Given data:

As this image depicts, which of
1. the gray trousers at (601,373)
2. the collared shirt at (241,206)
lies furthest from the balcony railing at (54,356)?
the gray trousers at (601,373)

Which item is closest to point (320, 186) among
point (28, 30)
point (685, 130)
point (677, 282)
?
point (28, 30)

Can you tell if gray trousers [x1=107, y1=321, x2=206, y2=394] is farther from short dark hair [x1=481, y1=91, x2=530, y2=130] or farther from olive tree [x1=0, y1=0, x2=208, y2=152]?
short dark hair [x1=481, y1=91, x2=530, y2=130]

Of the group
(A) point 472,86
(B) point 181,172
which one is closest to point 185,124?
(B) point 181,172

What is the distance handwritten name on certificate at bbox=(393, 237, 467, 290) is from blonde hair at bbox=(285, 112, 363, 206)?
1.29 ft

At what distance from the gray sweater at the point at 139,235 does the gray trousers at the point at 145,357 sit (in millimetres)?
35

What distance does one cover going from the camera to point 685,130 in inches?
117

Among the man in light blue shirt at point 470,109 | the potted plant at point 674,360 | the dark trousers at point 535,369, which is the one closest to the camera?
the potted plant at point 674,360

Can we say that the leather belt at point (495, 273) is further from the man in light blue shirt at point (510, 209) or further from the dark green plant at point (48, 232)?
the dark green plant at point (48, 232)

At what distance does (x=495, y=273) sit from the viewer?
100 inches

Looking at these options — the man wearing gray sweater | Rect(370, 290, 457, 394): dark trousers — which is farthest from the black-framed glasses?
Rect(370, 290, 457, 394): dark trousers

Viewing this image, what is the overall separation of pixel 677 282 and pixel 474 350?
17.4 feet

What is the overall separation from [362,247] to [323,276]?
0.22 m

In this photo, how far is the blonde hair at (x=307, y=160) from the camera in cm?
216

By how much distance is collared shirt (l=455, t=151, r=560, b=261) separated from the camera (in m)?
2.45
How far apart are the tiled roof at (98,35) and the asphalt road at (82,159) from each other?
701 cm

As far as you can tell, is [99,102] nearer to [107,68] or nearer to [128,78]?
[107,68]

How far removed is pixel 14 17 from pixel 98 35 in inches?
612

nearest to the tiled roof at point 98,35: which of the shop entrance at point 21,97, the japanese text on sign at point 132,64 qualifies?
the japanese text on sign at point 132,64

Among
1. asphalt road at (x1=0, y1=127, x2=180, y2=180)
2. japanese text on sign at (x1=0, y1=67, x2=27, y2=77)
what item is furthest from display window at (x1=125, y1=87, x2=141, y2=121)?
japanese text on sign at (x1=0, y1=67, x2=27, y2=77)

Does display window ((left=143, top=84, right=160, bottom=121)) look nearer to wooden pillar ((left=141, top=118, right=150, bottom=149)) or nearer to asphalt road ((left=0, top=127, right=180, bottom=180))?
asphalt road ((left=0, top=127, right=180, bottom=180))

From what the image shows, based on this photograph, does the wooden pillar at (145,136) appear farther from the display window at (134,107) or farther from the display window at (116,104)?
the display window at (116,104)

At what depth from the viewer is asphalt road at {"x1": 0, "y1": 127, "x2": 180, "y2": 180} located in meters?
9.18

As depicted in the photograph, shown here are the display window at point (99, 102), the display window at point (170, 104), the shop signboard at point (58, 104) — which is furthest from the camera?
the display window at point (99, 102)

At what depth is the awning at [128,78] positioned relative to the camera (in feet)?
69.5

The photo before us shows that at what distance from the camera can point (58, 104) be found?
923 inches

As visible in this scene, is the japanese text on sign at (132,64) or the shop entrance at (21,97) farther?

Job:
Copy out all the entries above, replacing "tiled roof" with "clay roof" and leaving everything else as it is.

Task solution:
As this image depicts, which of
1. the gray trousers at (601,373)
2. the collared shirt at (241,206)
lies furthest from the balcony railing at (54,356)?
the gray trousers at (601,373)

Which item is closest to point (320, 186) among
point (28, 30)
point (685, 130)
point (677, 282)
?
point (28, 30)

Can you tell if gray trousers [x1=107, y1=321, x2=206, y2=394] is farther from short dark hair [x1=481, y1=91, x2=530, y2=130] or farther from olive tree [x1=0, y1=0, x2=208, y2=152]?
short dark hair [x1=481, y1=91, x2=530, y2=130]

Of the group
(A) point 472,86
(B) point 181,172
which one is closest to point 185,124?
(B) point 181,172

What is the distance handwritten name on certificate at bbox=(393, 237, 467, 290) is from blonde hair at bbox=(285, 112, 363, 206)?
1.29 ft

At what distance from the gray sweater at the point at 139,235 does the gray trousers at the point at 145,357 sit (in millimetres)?
35

What distance does one cover going from the camera to point 685,130 in inches?
117

Among the man in light blue shirt at point 470,109 | the potted plant at point 674,360 | the dark trousers at point 535,369, which is the one closest to the camera?
the potted plant at point 674,360

Can we say that the leather belt at point (495, 273) is further from the man in light blue shirt at point (510, 209) or further from the dark green plant at point (48, 232)?
the dark green plant at point (48, 232)

At what distance does (x=495, y=273) sit from the viewer?
100 inches

Looking at these options — the man wearing gray sweater | Rect(370, 290, 457, 394): dark trousers — which is farthest from the black-framed glasses?
Rect(370, 290, 457, 394): dark trousers

Viewing this image, what is the overall separation of pixel 677 282 and pixel 474 350?
17.4 feet

What is the overall separation from [362,247] to [323,276]?
0.22 m

In this photo, how far is the blonde hair at (x=307, y=160) from the camera in cm?
216

By how much distance is collared shirt (l=455, t=151, r=560, b=261) separated from the camera (in m)?
2.45
How far apart are the clay roof at (98,35) and the asphalt road at (82,159) from each other?
701 cm

As far as you can tell, is [99,102] nearer to [107,68] or nearer to [128,78]?
[107,68]

How far removed is pixel 14 17 from pixel 98 35 in inches?
612

nearest to the clay roof at point 98,35: which of the shop entrance at point 21,97, the japanese text on sign at point 132,64 qualifies?
the japanese text on sign at point 132,64

Among
1. asphalt road at (x1=0, y1=127, x2=180, y2=180)
2. japanese text on sign at (x1=0, y1=67, x2=27, y2=77)
what item is furthest from display window at (x1=125, y1=87, x2=141, y2=121)?
japanese text on sign at (x1=0, y1=67, x2=27, y2=77)

Does display window ((left=143, top=84, right=160, bottom=121)) look nearer to wooden pillar ((left=141, top=118, right=150, bottom=149)) or nearer to asphalt road ((left=0, top=127, right=180, bottom=180))?
asphalt road ((left=0, top=127, right=180, bottom=180))

From what the image shows, based on this photograph, does the wooden pillar at (145,136) appear farther from the display window at (134,107) or farther from the display window at (116,104)?
the display window at (116,104)

At what depth from the viewer is asphalt road at {"x1": 0, "y1": 127, "x2": 180, "y2": 180} located in meters?
9.18

As depicted in the photograph, shown here are the display window at point (99, 102), the display window at point (170, 104), the shop signboard at point (58, 104) — which is furthest from the camera?
the display window at point (99, 102)

At what depth is the awning at [128,78] positioned relative to the camera (in feet)?
69.5

The photo before us shows that at what distance from the camera can point (58, 104) be found?
923 inches

As visible in this scene, is the japanese text on sign at (132,64) or the shop entrance at (21,97) farther?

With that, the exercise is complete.